Thursday, January 08, 2009






Edward Hopper, New York Restaurant, 1922. Oil on canvas, 24 X 30 in. Collection of the Muskegon Museum of Art. Michigan. Hackley Picture Fund Purchase.

SEATTLE, WA.- The Seattle Art Museum (SAM) presents some of Edward Hopper’s best known paintings in the exhibition Edward Hopper’s Women. The paintings, along with three etchings by the artist, paint a poignant image of the emergence of the modern American woman, through the eyes of an artist with an uncommon ability to convey seemingly unremarkable human situations in ways that elicit powerful associations and emotional responses. Edward Hopper’s Women will be on view through March 1, 2009 at SAM downtown, First Avenue and Union Street.

In 2007 SAM announced the promised bequest of Hopper’s Chop Suey, a seminal painting from 1929. With Edward Hopper’s Women, the museum unveils this evocative painting in the context of a very specific set of social circumstances in New York in the late 1920s -- and the changing role of women within it.

"The tensions that still seem to emanate from this painting are testament to the penetrating power of Hopper’s gaze," noted Patricia Junker, Curator of American Art at SAM. "Hopper revealed himself an uncommonly close observer of people and place, and it was with Chop Suey that he found his most potent, enigmatic subject in the American city—the modern American woman."

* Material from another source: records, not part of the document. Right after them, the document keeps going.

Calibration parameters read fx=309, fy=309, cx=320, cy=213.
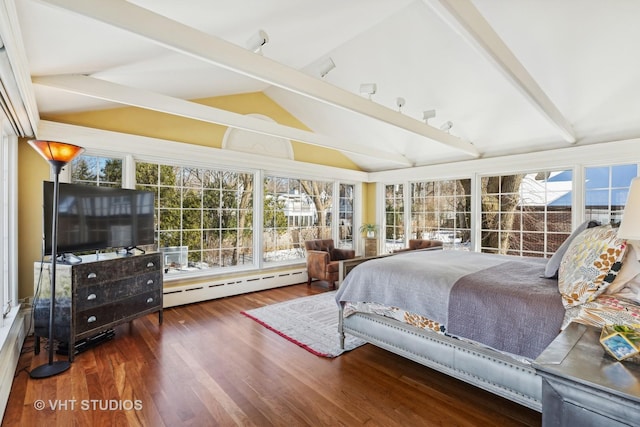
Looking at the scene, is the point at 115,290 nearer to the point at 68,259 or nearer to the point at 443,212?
the point at 68,259

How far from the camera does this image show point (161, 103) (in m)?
3.12

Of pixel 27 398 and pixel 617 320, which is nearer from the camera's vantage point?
pixel 617 320

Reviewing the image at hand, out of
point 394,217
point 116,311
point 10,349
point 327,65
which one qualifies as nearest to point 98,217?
point 116,311

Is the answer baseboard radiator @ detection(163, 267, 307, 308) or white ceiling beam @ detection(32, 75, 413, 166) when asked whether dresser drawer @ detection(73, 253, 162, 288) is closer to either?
baseboard radiator @ detection(163, 267, 307, 308)

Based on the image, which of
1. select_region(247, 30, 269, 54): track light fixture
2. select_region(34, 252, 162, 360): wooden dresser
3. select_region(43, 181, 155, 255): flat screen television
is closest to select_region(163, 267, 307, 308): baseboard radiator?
select_region(34, 252, 162, 360): wooden dresser

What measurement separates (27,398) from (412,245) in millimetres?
5249

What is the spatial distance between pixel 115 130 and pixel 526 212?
→ 19.2ft

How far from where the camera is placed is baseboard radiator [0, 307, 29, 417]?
1.99 m

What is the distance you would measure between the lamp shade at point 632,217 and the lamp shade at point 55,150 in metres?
3.51

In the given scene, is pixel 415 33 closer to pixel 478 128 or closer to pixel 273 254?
pixel 478 128

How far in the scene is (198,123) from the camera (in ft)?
14.4

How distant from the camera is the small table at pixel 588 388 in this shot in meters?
0.88

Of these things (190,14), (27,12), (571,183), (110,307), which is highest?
(190,14)

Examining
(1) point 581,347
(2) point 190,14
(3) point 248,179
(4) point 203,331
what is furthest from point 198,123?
(1) point 581,347
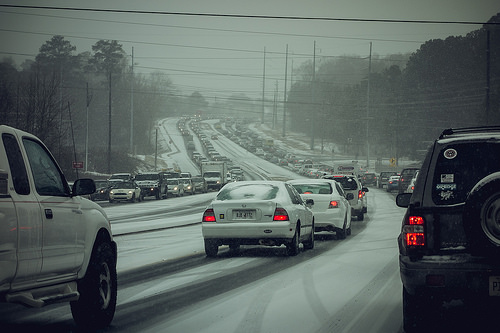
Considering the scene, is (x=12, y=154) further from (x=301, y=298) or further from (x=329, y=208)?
(x=329, y=208)

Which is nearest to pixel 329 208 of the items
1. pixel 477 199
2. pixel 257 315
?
pixel 257 315

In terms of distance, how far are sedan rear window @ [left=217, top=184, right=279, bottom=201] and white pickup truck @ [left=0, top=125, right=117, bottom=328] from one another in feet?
24.6

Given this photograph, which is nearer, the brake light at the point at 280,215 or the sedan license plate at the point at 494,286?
the sedan license plate at the point at 494,286

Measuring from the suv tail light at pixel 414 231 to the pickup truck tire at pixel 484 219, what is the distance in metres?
0.48

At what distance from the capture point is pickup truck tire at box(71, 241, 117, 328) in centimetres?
804

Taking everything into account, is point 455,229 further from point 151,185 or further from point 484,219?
point 151,185

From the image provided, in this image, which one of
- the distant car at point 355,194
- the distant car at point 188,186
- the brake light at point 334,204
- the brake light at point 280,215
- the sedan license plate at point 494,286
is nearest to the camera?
the sedan license plate at point 494,286

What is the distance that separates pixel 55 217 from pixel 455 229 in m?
3.68

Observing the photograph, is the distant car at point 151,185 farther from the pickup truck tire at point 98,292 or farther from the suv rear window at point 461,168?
the suv rear window at point 461,168

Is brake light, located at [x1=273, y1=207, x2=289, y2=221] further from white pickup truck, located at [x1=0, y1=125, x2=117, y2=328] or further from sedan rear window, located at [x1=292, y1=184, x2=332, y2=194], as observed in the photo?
white pickup truck, located at [x1=0, y1=125, x2=117, y2=328]

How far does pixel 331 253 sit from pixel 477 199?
10251mm

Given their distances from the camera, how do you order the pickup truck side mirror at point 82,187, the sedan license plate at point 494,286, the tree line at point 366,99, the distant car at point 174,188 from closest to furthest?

Organized by Junker, Edward Hopper’s Women brings together a group of paintings that shows Chop Suey as part of an extended narrative of human vulnerability that evolved as Hopper studied New York women in new kinds of social spaces. Through works such as the early New York Restaurant (1922), and the later Compartment C, Car 293 (1938), visitors can appreciate the universality of Hopper’s themes and the communicative power of his art across time. The paintings, together with related etchings on the theme, suggest that the artist’s near obsession with the idea of human frailty occupied him through his entire career, informing his most potent -- and now iconic -- works. The exhibition is supplemented by a selection of photographs from the Seattle Art Museum’s permanent collection by Edward Hopper’s contemporaries, including Imogen Cunningham, Walker Evans and Ben Shahn, among others.